Abstract Background The underlying mechanism involved in ovarian cancer stemness and chemoresistance remains largely unknown. Here, we explored whether the regulation of c-Kit and plasma membrane prohibitin (PHB) affects ovarian cancer stemness and chemotherapy resistance. Methods Mass spectrum analysis and an in vitro kinase assay were conducted to examine the phosphorylation of PHB at tyrosine 259 by c-Kit. The in vitro effects of c-Kit on membrane raft-PHB in ovarian cancer were determined using tissue microarray (TMA)-based immunofluorescence, western blotting, immunoprecipitation, colony and spheroid formation, cell migration and cell viability assays.
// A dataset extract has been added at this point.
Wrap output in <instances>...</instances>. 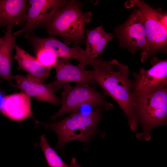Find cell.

In vivo tumor initiation and carboplatin treatment were conducted in nude mice. Results We found that c-Kit and PHB colocalized in the raft domain and were positively correlated in human ovarian serous carcinoma. c-Kit interacted with PHB and facilitated the phosphorylation of PHB at tyrosine 259 (phospho-PHBY259) in the membrane raft to enhance ovarian cancer cell motility. The generation of SKOV3GL-G4, a metastatic phenotype of SKOV3 green fluorescent protein and luciferase (GL) ovarian cancer cells, in xenograft murine ascites showed a correlation between metastatic potential and stem cell characteristics, as indicated by the expression of c-Kit, Notch3, Oct4, Nanog and SOX2. Further study revealed that after activation by c-Kit, raft-phospho-PHBY259 interacted with Notch3 to stabilize Notch3 and increase the downstream target PBX1. Downregulation of raft-phospho-PHBY259 increased the protein degradation of Notch3 through a lysosomal pathway and inhibited the β-catenin—ABCG2 signaling pathway. Moreover, raft-phospho-PHBY259 played an important role in ovarian cancer stemness and tumorigenicity as well as resistance to platinum drug treatment in vitro and in vivo. Conclusions These findings thus reveal a hitherto unreported interrelationship between c-Kit and PHB as well as the effects of raft-phospho-PHBY259 on ovarian cancer stemness and tumorigenicity mediated by the Notch3 and β-catenin signaling pathways. Targeting the c-Kit/raft-phospho-PHBY259 axis may provide a new therapeutic strategy for treating patients with ovarian cancer.